By on Mar 28, 2012 in Announcement, Astronomy, Science, World Comments


Enceladus “E-17” Flyby
Image Credit: NASA/JPL

The Cassini spacecraft had its closest approach to Enceladus, Saturn’s moon on Tuesday, March 27, 2012 11:30 a.m. PDT. This was reported by NASA, March 26, 2012. According to NASA, the Cassini spacecraft flyby is at 74 kilometers or 46 miles closer to Enceladus.

Cassini’s ion and mass spectrometer or Cassini plasma spectrometer instrument (CAPS) will help analyze the composition of the plume coming from Saturn’s moon, Enceladus.

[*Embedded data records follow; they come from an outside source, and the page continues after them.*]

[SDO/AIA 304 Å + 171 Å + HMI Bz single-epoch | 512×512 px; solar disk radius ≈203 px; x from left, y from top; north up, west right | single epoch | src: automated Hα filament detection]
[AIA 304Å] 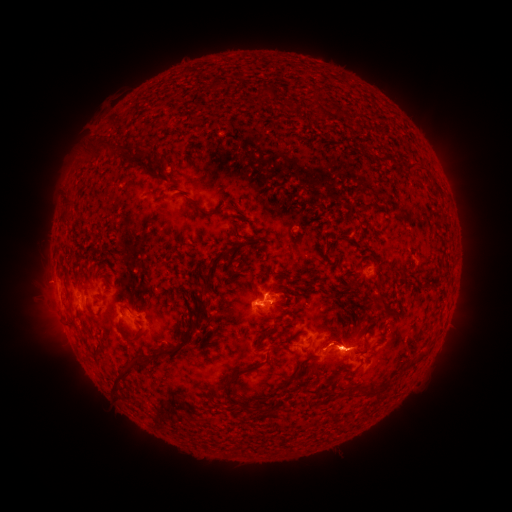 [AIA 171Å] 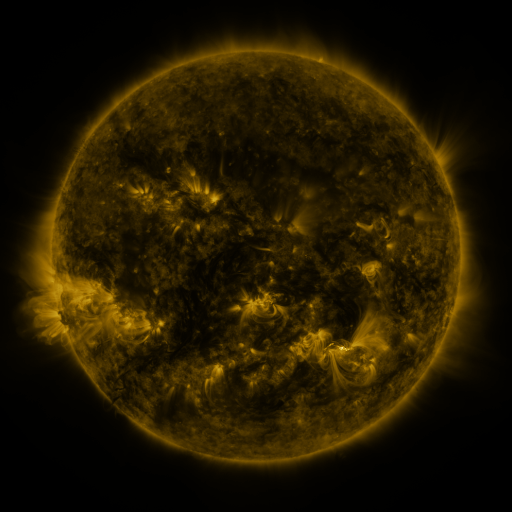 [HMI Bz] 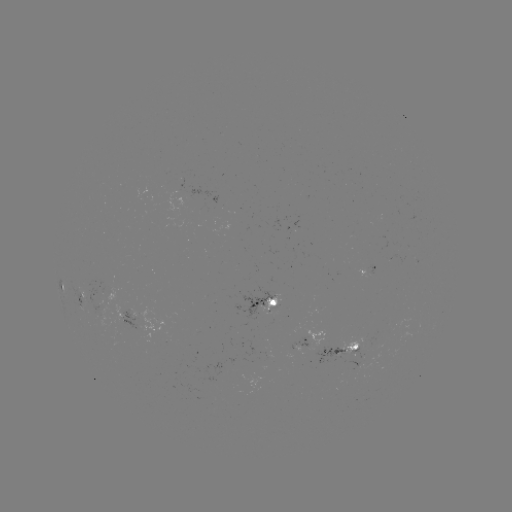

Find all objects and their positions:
filament: <bbox>253, 86, 268, 101</bbox>
filament: <bbox>324, 103, 332, 113</bbox>
filament: <bbox>84, 143, 121, 161</bbox>
filament: <bbox>404, 159, 426, 170</bbox>
filament: <bbox>151, 172, 160, 182</bbox>
filament: <bbox>429, 178, 440, 190</bbox>
filament: <bbox>181, 195, 223, 218</bbox>
filament: <bbox>63, 199, 72, 211</bbox>
filament: <bbox>357, 202, 370, 210</bbox>
filament: <bbox>336, 257, 342, 267</bbox>
filament: <bbox>400, 276, 409, 284</bbox>
filament: <bbox>204, 285, 212, 294</bbox>
filament: <bbox>188, 295, 209, 327</bbox>
filament: <bbox>379, 295, 390, 312</bbox>
filament: <bbox>121, 305, 132, 313</bbox>
filament: <bbox>117, 323, 142, 345</bbox>
filament: <bbox>363, 335, 370, 349</bbox>
filament: <bbox>94, 343, 104, 358</bbox>
filament: <bbox>162, 343, 180, 358</bbox>
filament: <bbox>112, 357, 146, 402</bbox>
filament: <bbox>217, 359, 269, 392</bbox>
filament: <bbox>296, 365, 306, 375</bbox>
filament: <bbox>303, 377, 334, 394</bbox>
filament: <bbox>357, 379, 394, 395</bbox>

Launched in 1997, the Cassini’s mission was to explore Saturn’s system. It is a cooperative venture of NASA, and its European and Italian counterparts, NASA said.

Incidentally, this Cassini-Huygens mission received the 2012 National Air and Space Museum Trophy last March 21 for Current Achievement.

Aside from the analysis of Saturn’s and Enceladus’ environment, pictures would also be taken by the onboard cameras made by the NASA’s Jet Propulsion Laboratory.